With only a few days remaining in 2015, we now have a pretty good idea that New Orleans will finish the year with between 159 (the total as of December 26th) and perhaps 161 murders. This total will be the highest we have had since 2012, but still represents a drop of 15-20 percent from where we were in 2011 (199 murders) and 2012 (193).
Now that our murder tally for the year is starting to clarify, we can begin to make a fairly educated guess on where New Orleans’ murder rate will rank nationally in 2015. First, for some context I pulled NOLA’s national ranking in terms of murder rate for every year since 1985 in the below table. This table highlights the city’s “stubbornly high” murder problem, as Mayor Landrieu recently called it.
These numbers are startling. New Orleans has been the “murder capital of the United States” in 13 of the last 22 years. New Orleans has finished below third exactly once in the last 22 years (a fifth-place finish in 1999). New Orleans has not placed outside the top five nationally in murder rate since 1986.
Turning to 2015, a murder total of between 159 and 161 will produce a murder rate per 100,000 residents of roughly 40 assuming a population of 400,000 people this year. To estimate where New Orleans will most likely finish nationally, I first looked at the top 10 cities from 2014. The table below shows the 2014 murder rate for each of the top 20 cities nationally and the change in rate in 2015 that would be needed for each city to pass New Orleans in the rankings.

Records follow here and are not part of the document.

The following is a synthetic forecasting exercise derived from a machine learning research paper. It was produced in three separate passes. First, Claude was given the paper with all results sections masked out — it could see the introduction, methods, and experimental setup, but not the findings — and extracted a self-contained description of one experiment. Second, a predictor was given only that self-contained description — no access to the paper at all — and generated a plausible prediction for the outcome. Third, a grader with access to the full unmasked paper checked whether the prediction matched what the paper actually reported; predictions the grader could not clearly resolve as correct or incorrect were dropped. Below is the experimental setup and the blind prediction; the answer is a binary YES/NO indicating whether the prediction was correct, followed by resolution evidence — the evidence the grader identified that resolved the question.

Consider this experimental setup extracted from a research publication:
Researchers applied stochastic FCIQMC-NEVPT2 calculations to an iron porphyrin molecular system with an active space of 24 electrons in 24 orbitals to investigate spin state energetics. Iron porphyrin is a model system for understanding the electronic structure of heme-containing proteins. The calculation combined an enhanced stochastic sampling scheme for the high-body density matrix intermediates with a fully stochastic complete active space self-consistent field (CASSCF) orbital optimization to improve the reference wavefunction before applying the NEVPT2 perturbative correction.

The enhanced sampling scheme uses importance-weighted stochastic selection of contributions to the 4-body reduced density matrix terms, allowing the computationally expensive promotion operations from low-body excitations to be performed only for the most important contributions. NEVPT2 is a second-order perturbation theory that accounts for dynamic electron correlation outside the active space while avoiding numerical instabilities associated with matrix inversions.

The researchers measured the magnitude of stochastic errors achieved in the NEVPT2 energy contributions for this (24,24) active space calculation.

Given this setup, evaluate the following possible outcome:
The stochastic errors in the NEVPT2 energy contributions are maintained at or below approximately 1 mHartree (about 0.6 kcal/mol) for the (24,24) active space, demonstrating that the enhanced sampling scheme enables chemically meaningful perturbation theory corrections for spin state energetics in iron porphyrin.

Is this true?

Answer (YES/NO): YES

St Louis would need a nearly 20 percent drop in its murder rate in 2015 in order to fall below New Orleans’ expected rate of 40.25. According to St Louis police, the city is on pace for a 17 percent increase over last year, suggesting St Louis will retain its position as the country’s murder capital in 2015. Detroit’s murder total is a little less clear, but their Open Data portal showed 289 homicides as of Dec. 22. This would translate to a murder rate of around 43 per 100,000 in Detroit, the same as 2014 and ahead of New Orleans.
Baltimore has seen a huge spike in gun violence in 2015 and will almost certainly pass New Orleans and Detroit in the national rankings. One tally showed 336 murders in Baltimore in 2015 as of Dec. 20. Baltimore will likely move up to second place this year with a murder rate around 53.9 per 100,000.

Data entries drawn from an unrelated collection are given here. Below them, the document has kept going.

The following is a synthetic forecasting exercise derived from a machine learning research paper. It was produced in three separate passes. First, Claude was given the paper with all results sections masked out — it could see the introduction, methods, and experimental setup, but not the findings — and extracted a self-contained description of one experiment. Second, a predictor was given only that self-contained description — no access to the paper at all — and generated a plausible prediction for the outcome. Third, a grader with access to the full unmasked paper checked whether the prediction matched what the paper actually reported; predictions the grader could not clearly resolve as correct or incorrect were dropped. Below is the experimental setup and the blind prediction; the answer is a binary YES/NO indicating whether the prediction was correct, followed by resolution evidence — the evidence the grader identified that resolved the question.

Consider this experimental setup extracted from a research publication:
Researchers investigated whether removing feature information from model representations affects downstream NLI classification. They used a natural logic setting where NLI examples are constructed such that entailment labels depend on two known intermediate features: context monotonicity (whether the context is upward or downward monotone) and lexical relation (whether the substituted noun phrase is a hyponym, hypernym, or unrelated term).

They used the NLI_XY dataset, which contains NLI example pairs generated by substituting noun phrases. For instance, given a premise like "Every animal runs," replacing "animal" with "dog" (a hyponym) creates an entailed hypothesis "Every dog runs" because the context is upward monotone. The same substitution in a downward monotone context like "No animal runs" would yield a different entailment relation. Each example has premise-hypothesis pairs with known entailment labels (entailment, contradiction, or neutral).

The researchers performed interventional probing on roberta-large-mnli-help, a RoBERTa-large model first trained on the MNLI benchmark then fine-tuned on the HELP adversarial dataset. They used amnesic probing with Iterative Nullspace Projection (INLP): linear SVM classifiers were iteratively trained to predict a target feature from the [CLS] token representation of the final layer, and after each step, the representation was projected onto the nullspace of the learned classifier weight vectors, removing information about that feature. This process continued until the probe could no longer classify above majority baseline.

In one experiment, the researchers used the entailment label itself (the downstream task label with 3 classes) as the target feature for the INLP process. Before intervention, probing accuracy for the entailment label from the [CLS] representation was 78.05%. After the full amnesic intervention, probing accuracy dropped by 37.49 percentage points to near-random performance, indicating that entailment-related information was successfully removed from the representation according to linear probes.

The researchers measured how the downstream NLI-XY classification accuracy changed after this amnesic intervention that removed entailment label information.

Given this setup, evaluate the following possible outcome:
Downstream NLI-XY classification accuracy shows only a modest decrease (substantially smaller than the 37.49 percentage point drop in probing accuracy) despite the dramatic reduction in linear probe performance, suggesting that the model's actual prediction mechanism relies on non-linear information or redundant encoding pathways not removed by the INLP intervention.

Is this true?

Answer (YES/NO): YES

Of the other candidates to pass New Orleans, Newark (ranked fifth in 2014) is looking at a 4 percent jump in murder, which will not be enough to pass New Orleans. Milwaukee, which was No. 20 last year, is looking at a nearly 70 percent increase in its murder rate from 2014 to 2015, but they still won’t crack the top five nationally this year even with that increase.
There does not appear to be a city ranked below New Orleans (other than Baltimore) that will pass it in murder rate in 2015. Based on this analysis, therefore, New Orleans will most likely rank fourth nationally in murder rate this year.
This ranking, if realized, would be the city’s first foray outside of the top three nationally since 1999 and only the seventh finish outside the top three in the last 30 years.
New Orleans obviously has a long way to go in its effort to quell the stubborn tide of violent crime. That having been said, it is a positive step to see the city move further and further away from the top of the national murder leader board.